Elle marche toujours d’un pas décidé quoiqu’elle ne connaisse pas vraiment les lieux.

Rencontre

Quelqu’un klaxonne.  Elle sursaute. Encore des gamins en voiture qui se croient roi du stationnement du centre commercial.

Elle semble entendre crier.  Doit-elle ralentir ? Et si, c’était une personne en détresse ? Une victime ?

Les cris semblent provenir du stationnement souterrain. Elle voit une camionnette.  Claquements de portes. Les cris cessent, aucune idée de leur direction. Un mauvais sentiment la gagne lentement, sûrement.  De la noirceur. Pure et noire.

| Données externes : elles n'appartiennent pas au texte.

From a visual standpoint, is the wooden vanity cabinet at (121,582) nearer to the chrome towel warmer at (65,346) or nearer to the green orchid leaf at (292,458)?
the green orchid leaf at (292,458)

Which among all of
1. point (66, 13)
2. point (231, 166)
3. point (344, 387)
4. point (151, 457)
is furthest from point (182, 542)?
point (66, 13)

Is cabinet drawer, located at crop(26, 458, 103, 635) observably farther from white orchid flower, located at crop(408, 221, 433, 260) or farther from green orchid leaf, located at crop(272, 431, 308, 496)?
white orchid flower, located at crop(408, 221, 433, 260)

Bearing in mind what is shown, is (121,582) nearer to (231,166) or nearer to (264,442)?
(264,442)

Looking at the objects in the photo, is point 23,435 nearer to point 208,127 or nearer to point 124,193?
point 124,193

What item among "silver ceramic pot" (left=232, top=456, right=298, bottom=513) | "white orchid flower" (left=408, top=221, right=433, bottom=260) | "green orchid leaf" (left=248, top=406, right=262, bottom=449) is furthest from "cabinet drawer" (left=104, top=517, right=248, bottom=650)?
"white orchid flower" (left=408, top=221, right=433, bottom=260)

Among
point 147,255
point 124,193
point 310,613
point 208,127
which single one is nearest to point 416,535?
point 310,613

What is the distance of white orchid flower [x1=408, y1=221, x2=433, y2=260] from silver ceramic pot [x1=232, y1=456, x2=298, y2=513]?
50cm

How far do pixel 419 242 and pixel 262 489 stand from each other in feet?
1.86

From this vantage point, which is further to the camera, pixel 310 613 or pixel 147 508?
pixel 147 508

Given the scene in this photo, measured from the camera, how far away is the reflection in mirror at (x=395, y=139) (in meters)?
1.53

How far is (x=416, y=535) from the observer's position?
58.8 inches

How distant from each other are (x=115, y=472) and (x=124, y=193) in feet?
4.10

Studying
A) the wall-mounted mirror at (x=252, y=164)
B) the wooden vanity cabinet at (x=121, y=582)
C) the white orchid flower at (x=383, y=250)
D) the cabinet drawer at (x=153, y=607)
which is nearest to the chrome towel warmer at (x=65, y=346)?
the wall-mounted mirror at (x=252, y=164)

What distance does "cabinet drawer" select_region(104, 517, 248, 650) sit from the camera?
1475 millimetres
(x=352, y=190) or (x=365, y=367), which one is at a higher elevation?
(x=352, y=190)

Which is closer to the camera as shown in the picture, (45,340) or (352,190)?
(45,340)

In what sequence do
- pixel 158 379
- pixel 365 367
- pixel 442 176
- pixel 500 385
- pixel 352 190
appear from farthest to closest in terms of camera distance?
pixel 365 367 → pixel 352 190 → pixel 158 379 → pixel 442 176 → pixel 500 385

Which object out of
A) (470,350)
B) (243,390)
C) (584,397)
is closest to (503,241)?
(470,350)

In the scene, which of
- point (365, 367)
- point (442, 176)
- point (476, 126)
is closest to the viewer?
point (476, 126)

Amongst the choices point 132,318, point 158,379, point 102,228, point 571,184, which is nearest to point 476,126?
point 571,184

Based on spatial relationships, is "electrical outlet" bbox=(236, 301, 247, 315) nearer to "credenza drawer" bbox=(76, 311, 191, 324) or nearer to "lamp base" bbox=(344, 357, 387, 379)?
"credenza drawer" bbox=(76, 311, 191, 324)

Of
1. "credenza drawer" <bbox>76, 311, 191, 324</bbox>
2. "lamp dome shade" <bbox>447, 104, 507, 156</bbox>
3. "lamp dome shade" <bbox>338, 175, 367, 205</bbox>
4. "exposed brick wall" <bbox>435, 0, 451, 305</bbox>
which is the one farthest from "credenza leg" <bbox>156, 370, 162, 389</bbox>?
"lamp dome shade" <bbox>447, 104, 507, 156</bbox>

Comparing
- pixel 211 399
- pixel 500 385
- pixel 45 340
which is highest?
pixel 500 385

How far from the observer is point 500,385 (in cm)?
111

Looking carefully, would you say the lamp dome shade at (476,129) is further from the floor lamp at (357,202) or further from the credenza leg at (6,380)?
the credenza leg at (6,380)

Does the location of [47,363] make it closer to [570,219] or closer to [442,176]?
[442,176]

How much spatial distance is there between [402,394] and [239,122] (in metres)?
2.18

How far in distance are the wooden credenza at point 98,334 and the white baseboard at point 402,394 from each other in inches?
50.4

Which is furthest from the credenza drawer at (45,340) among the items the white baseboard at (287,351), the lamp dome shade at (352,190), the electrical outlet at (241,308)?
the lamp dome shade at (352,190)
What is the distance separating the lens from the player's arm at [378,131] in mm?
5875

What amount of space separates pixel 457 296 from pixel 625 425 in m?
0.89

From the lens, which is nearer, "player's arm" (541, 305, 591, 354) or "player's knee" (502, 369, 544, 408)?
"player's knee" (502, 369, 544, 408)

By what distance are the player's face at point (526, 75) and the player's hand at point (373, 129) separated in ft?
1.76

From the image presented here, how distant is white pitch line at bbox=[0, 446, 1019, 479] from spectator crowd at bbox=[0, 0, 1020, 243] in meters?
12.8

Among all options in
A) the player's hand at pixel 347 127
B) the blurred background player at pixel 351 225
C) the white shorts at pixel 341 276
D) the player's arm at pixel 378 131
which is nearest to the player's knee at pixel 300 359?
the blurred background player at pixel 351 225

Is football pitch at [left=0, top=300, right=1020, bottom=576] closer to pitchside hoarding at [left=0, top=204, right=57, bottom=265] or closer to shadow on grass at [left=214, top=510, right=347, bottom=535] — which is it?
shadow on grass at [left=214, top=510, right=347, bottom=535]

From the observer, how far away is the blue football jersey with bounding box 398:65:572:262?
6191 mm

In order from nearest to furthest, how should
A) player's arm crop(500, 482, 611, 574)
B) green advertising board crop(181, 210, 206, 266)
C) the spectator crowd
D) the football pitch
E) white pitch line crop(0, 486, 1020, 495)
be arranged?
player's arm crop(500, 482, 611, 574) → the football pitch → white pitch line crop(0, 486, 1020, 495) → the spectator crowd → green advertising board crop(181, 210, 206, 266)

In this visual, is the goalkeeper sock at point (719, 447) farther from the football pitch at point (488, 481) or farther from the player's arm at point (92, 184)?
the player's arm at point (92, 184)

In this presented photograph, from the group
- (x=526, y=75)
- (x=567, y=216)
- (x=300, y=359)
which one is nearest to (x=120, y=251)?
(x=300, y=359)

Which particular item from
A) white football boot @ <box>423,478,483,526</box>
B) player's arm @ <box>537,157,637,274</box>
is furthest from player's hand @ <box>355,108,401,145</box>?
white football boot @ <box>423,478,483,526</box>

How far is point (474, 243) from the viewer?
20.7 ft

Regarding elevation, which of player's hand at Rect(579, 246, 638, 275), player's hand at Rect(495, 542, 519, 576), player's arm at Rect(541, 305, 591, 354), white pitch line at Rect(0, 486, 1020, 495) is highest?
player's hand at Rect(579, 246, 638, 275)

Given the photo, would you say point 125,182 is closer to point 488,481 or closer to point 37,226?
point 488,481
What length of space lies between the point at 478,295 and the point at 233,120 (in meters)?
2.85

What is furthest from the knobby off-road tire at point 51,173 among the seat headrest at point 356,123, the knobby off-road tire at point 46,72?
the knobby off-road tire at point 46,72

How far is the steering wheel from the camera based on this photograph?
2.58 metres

20h14 Elle monte le son de sa musique, question de ne rien entendre, question de ne pas s’en poser.

Elle voit quelque chose dans le bas-côté du chemin.  Ça bouge encore.  C’est sombre. Aucun lampadaire n’éclaire suffisamment. Elle plisse les yeux.  Un animal semble se débattre. Une pauvre victime. Un frisson de dégoût la traverse soudainement. Qui peut faire du mal à un être et le laisser là pour contre ? Devrais-je le ramasser ? L’aider ou l’achever ?

Mais un autre frisson monte lentement le long de son échine.

En gang

Un pas trainant, une silhouette vague surgit au coin de la rue. Les poils se hissent dans son cou. Son souffle est court, rapide, nerveux.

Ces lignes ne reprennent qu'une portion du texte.